__SET PROBLEM 1__
Reproduce the passage of the Cardiff City Stadium thread between "# Cardiff City" and "time in there.", inclusive.
__SET PROBLEM 2__
Carry on the forum thread about the Cardiff City Stadium visit from the point where it stops.

__SELECTED EXCERPT__
::::::::

# Cardiff City Stadium March 2009



## pob (Dec 2, 2013)

Visited here way back with a non forum member was interesting to see inside this place as it was my first time in there. 

Enjoy


----------



## UrbanX (Dec 2, 2013)

Wicked! Didn't even know this was like this! Cracking stuff!


----------



## mockingbird (Dec 2, 2013)

The chairs looked like they was fighting for position, nice!


----------



## cunningplan (Dec 2, 2013)

not long after


----------



## pob (Dec 2, 2013)

did you find the box of knock of dvds?


----------



## cunningplan (Dec 3, 2013)

pob said:


> did you find the box of knock of dvds?



No, that is as far as I went, they were starting to build the new houses. The place looks so different now.


----------



## smiler (Dec 3, 2013)

Lucky you visited when you did pob or we would'nt have seen the pics, my Thanks to you both.


----------



## TeeJF (Dec 3, 2013)

I've worked there - and it was a sh*t hole before they abandoned it!!!


----------



## PCWOX (Dec 3, 2013)

AT least it wasn't a bland identikit stadium like the new ground TeeJF
I love old stadiums like this


----------



## TeeJF (Dec 6, 2013)

::::::::

(Rows from a spatial reasoning dataset)
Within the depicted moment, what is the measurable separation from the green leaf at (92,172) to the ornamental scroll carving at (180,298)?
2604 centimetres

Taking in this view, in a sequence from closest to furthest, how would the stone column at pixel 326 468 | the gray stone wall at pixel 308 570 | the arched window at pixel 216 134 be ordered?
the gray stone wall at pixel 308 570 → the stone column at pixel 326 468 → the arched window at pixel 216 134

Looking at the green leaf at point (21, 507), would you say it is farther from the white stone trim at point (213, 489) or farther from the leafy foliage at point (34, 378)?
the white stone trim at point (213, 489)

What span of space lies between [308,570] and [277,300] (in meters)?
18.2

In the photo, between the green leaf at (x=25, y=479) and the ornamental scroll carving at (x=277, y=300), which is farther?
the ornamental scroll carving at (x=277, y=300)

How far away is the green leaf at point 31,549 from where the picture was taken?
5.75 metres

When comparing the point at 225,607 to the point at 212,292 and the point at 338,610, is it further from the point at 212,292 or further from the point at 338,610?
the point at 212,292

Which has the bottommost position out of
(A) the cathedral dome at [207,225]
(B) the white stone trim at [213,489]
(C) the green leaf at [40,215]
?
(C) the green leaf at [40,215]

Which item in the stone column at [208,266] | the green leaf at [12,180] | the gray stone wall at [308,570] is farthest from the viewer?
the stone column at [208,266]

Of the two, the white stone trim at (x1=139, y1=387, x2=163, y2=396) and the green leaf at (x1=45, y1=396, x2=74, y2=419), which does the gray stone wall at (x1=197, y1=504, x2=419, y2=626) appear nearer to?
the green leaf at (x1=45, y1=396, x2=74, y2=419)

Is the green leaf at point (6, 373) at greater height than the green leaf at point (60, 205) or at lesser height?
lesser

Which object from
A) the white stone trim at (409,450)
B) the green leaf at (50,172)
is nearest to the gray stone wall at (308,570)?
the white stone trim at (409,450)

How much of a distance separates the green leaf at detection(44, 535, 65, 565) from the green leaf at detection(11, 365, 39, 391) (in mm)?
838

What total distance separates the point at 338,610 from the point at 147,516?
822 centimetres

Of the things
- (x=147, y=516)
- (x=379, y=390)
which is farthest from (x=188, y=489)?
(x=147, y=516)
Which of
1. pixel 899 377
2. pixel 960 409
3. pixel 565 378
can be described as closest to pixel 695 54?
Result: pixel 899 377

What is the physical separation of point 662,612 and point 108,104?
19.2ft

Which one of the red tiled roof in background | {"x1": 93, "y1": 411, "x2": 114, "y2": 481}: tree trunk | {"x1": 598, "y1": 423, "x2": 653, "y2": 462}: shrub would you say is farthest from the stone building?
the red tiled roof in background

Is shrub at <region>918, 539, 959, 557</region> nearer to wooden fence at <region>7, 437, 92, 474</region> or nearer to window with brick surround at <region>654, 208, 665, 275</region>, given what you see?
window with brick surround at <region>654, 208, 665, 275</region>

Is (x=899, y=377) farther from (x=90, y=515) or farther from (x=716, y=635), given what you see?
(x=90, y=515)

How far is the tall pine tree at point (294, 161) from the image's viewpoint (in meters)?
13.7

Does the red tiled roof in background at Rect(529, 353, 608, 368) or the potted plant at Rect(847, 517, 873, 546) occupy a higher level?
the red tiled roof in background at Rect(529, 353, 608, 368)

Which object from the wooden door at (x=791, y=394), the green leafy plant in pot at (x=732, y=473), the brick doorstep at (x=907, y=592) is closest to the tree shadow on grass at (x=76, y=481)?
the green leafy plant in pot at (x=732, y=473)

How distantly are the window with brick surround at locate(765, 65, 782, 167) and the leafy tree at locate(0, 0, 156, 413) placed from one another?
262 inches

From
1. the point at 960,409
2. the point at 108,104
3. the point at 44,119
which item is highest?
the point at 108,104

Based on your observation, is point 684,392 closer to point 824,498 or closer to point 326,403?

::::::::

__WRITTEN ANSWER 1__
# Cardiff City Stadium March 2009



## pob (Dec 2, 2013)

Visited here way back with a non forum member was interesting to see inside this place as it was my first time in there.

__WRITTEN ANSWER 2__
PCWOX said:


> AT least it wasn't a bland identikit stadium like the new ground TeeJF
> I love old stadiums like this



Yes, you know, you're not wrong there. But Cardiff's ground was particularly noxious as I recall, especially the loos! last time I worked there they played some team from Yorkshire (might have been Barnsley) and it all got a bit tasty after the game - the local fans chased a Yorkshire dude up one of the lighting pylons!


----------



## peanuts (Dec 7, 2013)

TeeJF said:


> Yes, you know, you're not wrong there. But Cardiff's ground was particularly noxious as I recall, especially the loos! last time I worked there they played some team from Yorkshire (might have been Barnsley) and it all got a bit tasty after the game - the local fans chased a Yorkshire dude up one of the lighting pylons!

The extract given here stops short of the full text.